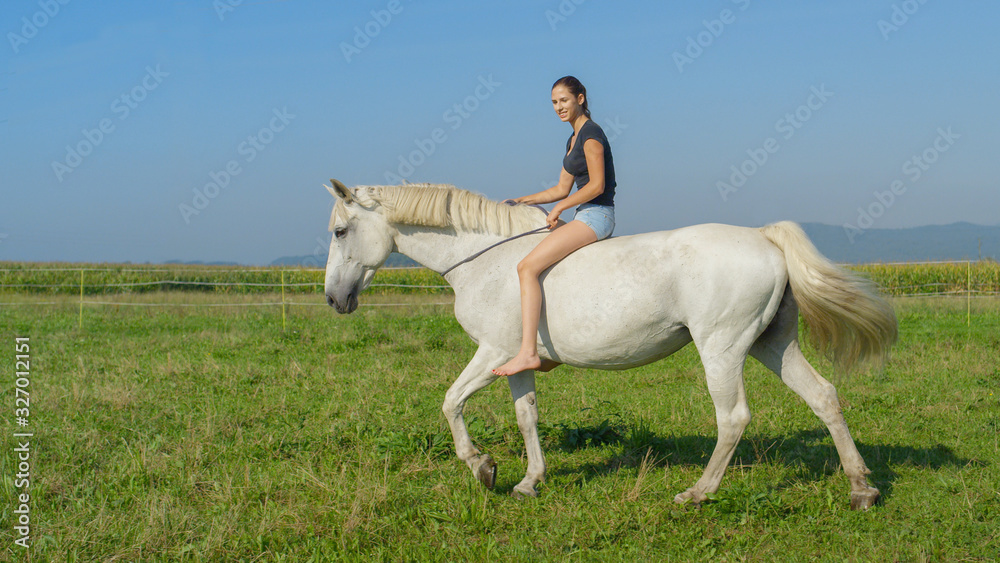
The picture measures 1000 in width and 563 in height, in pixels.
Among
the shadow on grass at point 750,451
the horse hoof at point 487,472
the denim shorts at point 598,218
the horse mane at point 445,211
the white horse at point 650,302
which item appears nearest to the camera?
the white horse at point 650,302

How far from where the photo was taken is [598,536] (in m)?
3.71

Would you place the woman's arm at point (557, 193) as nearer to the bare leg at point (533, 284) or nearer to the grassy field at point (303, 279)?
the bare leg at point (533, 284)

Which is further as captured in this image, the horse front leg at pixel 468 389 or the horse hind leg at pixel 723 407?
the horse front leg at pixel 468 389

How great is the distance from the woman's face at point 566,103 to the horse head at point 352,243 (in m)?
1.37

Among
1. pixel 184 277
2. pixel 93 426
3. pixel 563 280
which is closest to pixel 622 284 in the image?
pixel 563 280

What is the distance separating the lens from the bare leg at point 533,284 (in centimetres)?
411

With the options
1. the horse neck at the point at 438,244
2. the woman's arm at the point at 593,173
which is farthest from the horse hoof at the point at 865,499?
the horse neck at the point at 438,244

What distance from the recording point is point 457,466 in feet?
15.9

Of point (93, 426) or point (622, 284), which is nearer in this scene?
point (622, 284)

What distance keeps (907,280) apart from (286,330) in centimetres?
2300

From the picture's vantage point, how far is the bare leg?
4.11 m

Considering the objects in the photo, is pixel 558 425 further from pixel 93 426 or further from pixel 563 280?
pixel 93 426

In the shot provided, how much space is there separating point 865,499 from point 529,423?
6.73 ft

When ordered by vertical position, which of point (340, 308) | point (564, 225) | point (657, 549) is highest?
point (564, 225)
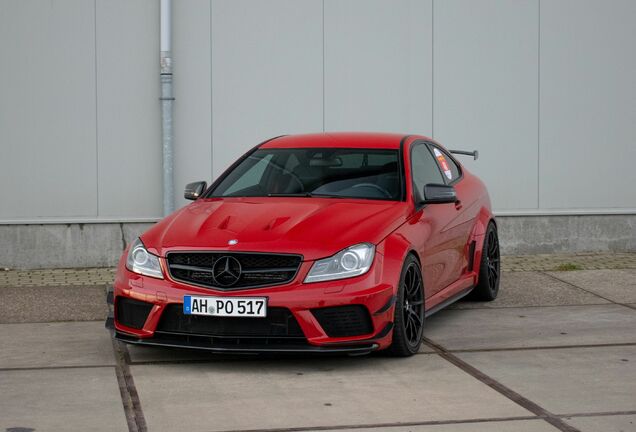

------------------------------------------------------------

▸ **GIVEN EXERCISE**
Identify every line in the records above that contains the word "picture", and copy each of those lines in full.

▸ **FULL ANSWER**
The picture measures 1000 in width and 563 in height, in pixels.
From the picture's vantage point, how far is the bare leg?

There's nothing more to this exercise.